We can simply apply this in a different transport medium such as a RabbitMQ Message, Kafka Record, and SQS Message.
Attach it to the message’s headers.
Distilling it into the basic steps:
Below is how it can be done in Go and Node for AMQP
Publisher (e.g. web/HTTP server) will have:
// Publisher.go
import (
"gopkg.in/DataDog/dd-trace-go.v1/ddtrace/tracer"
)
func (amqpPublisher *AMQPPublisher) PublishMessage(
ctx context.Context,
topic string,
headers Headers,
content interface{}
) (error) {
span, ctx := StartPublishSpan(ctx, headers, topic)
err := amqpPublisher.Publish( // some args )
if err != nil {
span.Finish(tracer.Error(err))
return err
}
return nil
}
type Headers map[string]interface{}
var _ interface {
tracer.TextMapReader
tracer.TextMapWriter
} = (*Headers)(nil)
// Set implements TextMapWriter for Datadog Trace Extraction
func (headers Headers) Set(key, val string) {
headers[key] = val
}
// ForeachKey conforms to the TextMapReader for Datadog Trace Extraction
func (headers Headers) ForeachKey(handler func(key, val string) error) error {
for k, v := range headers {
str, _ := v.(string)
if err := handler(k, str); err != nil {
return err
}
}
return nil
}
func StartPublishSpan(
ctx context.Context,
headers Headers,
resourceName string,
opts ...tracer.StartSpanOption,
) (tracer.Span, context.Context) {
span, ok := tracer.SpanFromContext(ctx)
if ok {
// Inject the context metadata. Headers need to "implement" TextMapReader TextMapWriter
if err := tracer.Inject(span.Context(), headers); err != nil {
log.Printf("Failed to inject span context to headers: %v", err)
}
}
return tracer.StartSpanFromContext(ctx, "amqp.publish", tracer.ResourceName(resourceName))
}
Subscriber (e.g. queue worker or stream processor) will have:
// Subscriber.go
import (
"gopkg.in/DataDog/dd-trace-go.v1/ddtrace/tracer"
)
func StartConsumeHandlerSpan(
ctx context.Context,
headers Headers,
topic string,
) (context.Context, tracer.Span) {
// Same logic.

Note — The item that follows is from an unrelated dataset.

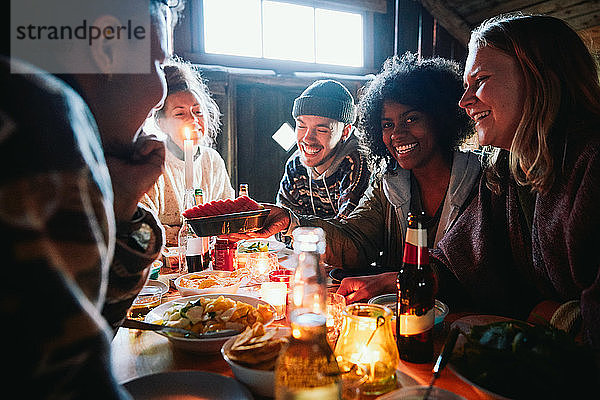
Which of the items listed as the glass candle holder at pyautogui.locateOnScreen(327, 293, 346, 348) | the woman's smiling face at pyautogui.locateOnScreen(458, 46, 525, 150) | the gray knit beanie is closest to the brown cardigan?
the woman's smiling face at pyautogui.locateOnScreen(458, 46, 525, 150)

Extract context metadata. "Extract" returns a SpanContext containing the metadata
spanCtx, err := ddtracer.Extract(headers)
if err != nil {
log.Print("Failed to extract span context from headers")
}
opts := []ddtracer.StartSpanOption{
ddtracer.ResourceName(topic),
ddtracer.SpanType(ext.SpanTypeMessageConsumer),
}
if spanCtx != nil {
// Use span context
opts = append(opts, ddtracer.ChildOf(spanCtx))
}
ddspan := ddtracer.StartSpan(
"amqp.consumeHandler",
opts...,
)
span := ddtracer.NewSpan(ddspan)
return ddtracer.ContextWithSpan(ctx, ddspan), span
}
func (amqpSubscriber *AMQPSubscriber) MessageHandler(
ctx context.Context,
message Message,
) (error) {
span, ctx := StartConsumeHandlerSpan(ctx, message.Headers, message.Topic)
// Insert: Processing business logic
// ....
// ....
if err != nil {
span.Finish(tracer.Error(err))
return err
}
return nil
}
Publisher (e.g. web/http server) will have:
class Publisher {
public async publish(message: Message): Promise<void> {
const span = this.tracer.startSpan('amqp.publish')

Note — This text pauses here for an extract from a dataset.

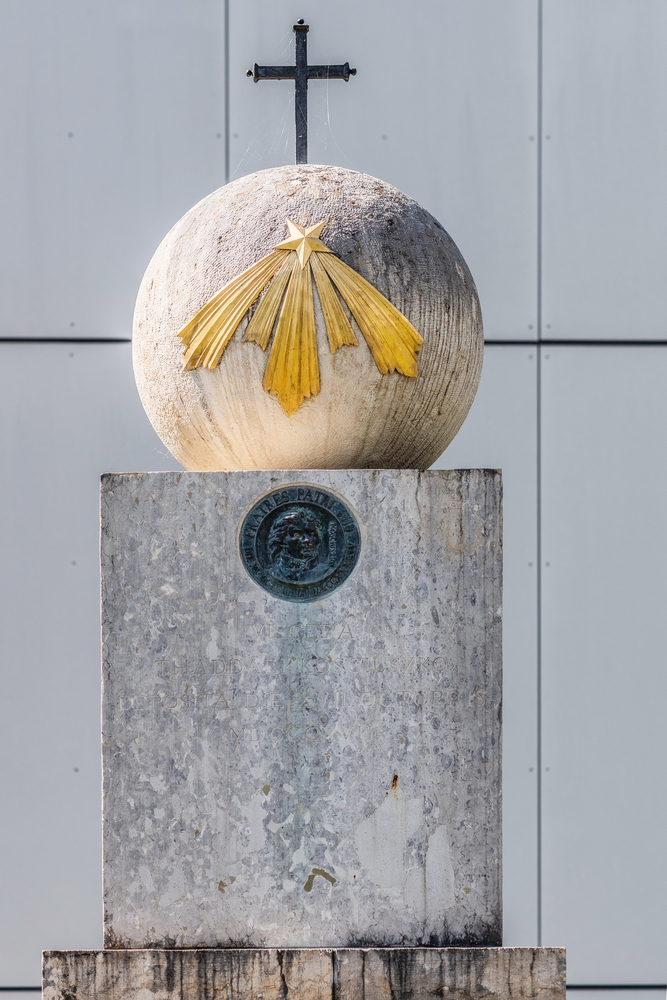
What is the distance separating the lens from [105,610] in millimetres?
3871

this.tracer.inject(span, 'text_map', message.headers)
await amqplib.publish(message)
span.finish()
}
}
Subscriber (e.g. queue worker or stream processor) will have:
class Subscriber {
public async messageHandler(message: Message): Promise<void> {
const headers = msg?.properties?.headers
const childOf = this.tracer.extract('text_map', headers);
await this.tracer.trace(
`amqp.consumeHandler`,
{
...(childOf ? { childOf } : {}),
tags: {
span: {
kind: 'consumer'
},
}
},
() => {
// Insert: Processing business logic
// ....
// ....
}
);
}
}
What you end up having is this if you fully implement the above:
As you can see there is an amqp.consumeHandler
that happens after the http.request.
. There is also a amqp.publish
span to show the publishing process. Now, you can easily debug if there is a problem in the publishing operation and most importantly in the async processing part.
Adding Custom Instrumentation (aka adding Distributed Tracing manually) to your system, isn’t that difficult if you understand context propagation, your distributed tracing provider’s lib, and especially your system components. You can add distributed tracing to any component you programmatically build.
For Xendit, having End to End Distributed Tracing even in our async processes increased engineering teams’ confidence in deploying reliable consumers/subscribers. We found issues before customers and fixed the root cause faster during high-pressure and difficult fires.